— Говорю всем, нет тут моей вины! — кричал он в сердцах, едва не плача, — худого никто не хочет. А задумал я тяжбу, чтоб и обществу пособить и Корчинскому за все отомстить. Если же злой человек меня обманул, так меня растерзать за это надо, что ли?

— Так что же, молодой пан Корчинский ножом тебя, что ли зарежет? — зашумели соседи. — Перед ним и смириться не стыдно; он хоть и пан, а нужде не плюет в глаза, к людям добр и со всеми в дружбе живет.

— Убей меня бог, — хватаясь за голову, причитал Фабиан, — если думал я, что такая мне выпадет судьба и что на старости лет я обращусь в Иова, молящего о милосердии.

А Апостол, воздевая к потолку иссохшие руки, скорбно изрекал:

— Не будут за отцов каяться сыновья и за них умирать, а каждый умрет в собственных грехах и собственном покаянии.

Так, совсем не по-свадебному, беседовали в светлице старики, а молодежи, наполнявшей сад и дорогу, сегодня было не до тревог и грустных размышлений.
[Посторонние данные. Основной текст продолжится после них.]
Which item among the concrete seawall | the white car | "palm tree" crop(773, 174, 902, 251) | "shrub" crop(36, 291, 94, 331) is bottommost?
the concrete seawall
Приближался вечер, и пора было начинать танцы. Свежий вечерний ветерок уже обвевал лица, разгоряченные едой, разговорами и смехом. Однако танцы опять и опять откладывались по разным причинам. Прежде всего, молодые вместе с сопровождавшими их лицами слишком долго просидели за столом. В начале обеда сват произнес весьма пространную речь, поминутно прерываемую громовыми раскатами смеха. А в конце его Апостол вздумал читать весьма поучительные наставления и благочестивые молитвы. Когда они встали, наконец, из-за стола, позвали обедать музыкантов, а теперь, когда уже и музыканты закусили, что-то стряслось с первым дружкой. Недовольный, с кислой физиономией, он прохаживался взад и вперед, вдруг останавливаясь посреди дороги, словно высматривая или ожидая кого-то, и ни с кем, кроме Домунтув, даже говорить, не хотел.

С Домунтами он и раньше был знаком, а теперь и вовсе подружился. Видимо, бахвалясь перед новыми приятелями, он стал им показывать своего вороного жеребца, выведя его нарочно из конюшни, поминутно доставал из кармашка золотые часы, якобы желая посмотреть, сколько времени, и, наконец, выставив далеко вперед ногу в ярко начищенном сапоге, стал ковырять в зубах поднятой с земли щепкой, как это делают после еды самые важные господа. Ростом его господь не обидел, да и в плечах он был изрядно широк, но рядом с огромными Домунтами казался, мелковат, что не мешало ему, однако, намного превосходить их смелостью и шиком.

Вскоре к ним присоединились и отчаянные, не знающие страха Обуховичи; подбоченясь, заблистал своим канареечным костюмом Михал Богатырович; подкручивая кверху усы, подошли братья Лозовецкие, вместе с ними встал большелобый Станевский — всего человек двенадцать, так сказать, избранных. Встав посреди дороги, они оживленно разговаривали, оглашая громкими голосами тихий вечерний воздух.

За ними у самой дороги стояли сыновья Фабиана: рыжеватый угрюмый Адам и рыжий, широкоплечий, вечно смеющийся Юлек, окруженные толпой молодежи, открывали залу для танцев. Помещалась она в гумне, стоявшем у самой дороги, в конце сада. Ворота от гумна заскрипели и с треском распахнулись настежь, а из темной глубины закромов ударил сильный запах зерна и разлился по саду. Младшие сыновья Фабиана, как белки, вскарабкались на гладкие столбы, отделявшие закрома от тока, и повесили на них застекленные, плотно закрывающиеся фонари. На току, в самой глубине, пристроились музыканты и с пронзительным визгом и гудением настраивали инструменты. В сторонке между столбами, на узких длинных скамейках, расселись старухи. Посередине, робко держась за руки, расхаживали хрупкие панны Семашко, на которых, несмотря на их изящество, сказывалась бедность и тяжелая работа. Остальные гости еще не входили в гумно, когда с поля свернули на дорогу, ведущую к усадьбе Фабиана, два силуэта: женщины и лошади. Лошадь была рослая, сытая и гладкая, а женщина подгоняла ее длинной хворостиной.

— Господи Иисусе! — воскликнули женские голоса в кучке, толпившейся у ворот, — да это Ядвига! С ума она, что ли, рехнулась: в свадебный день этакой растрепанной показываться на людях?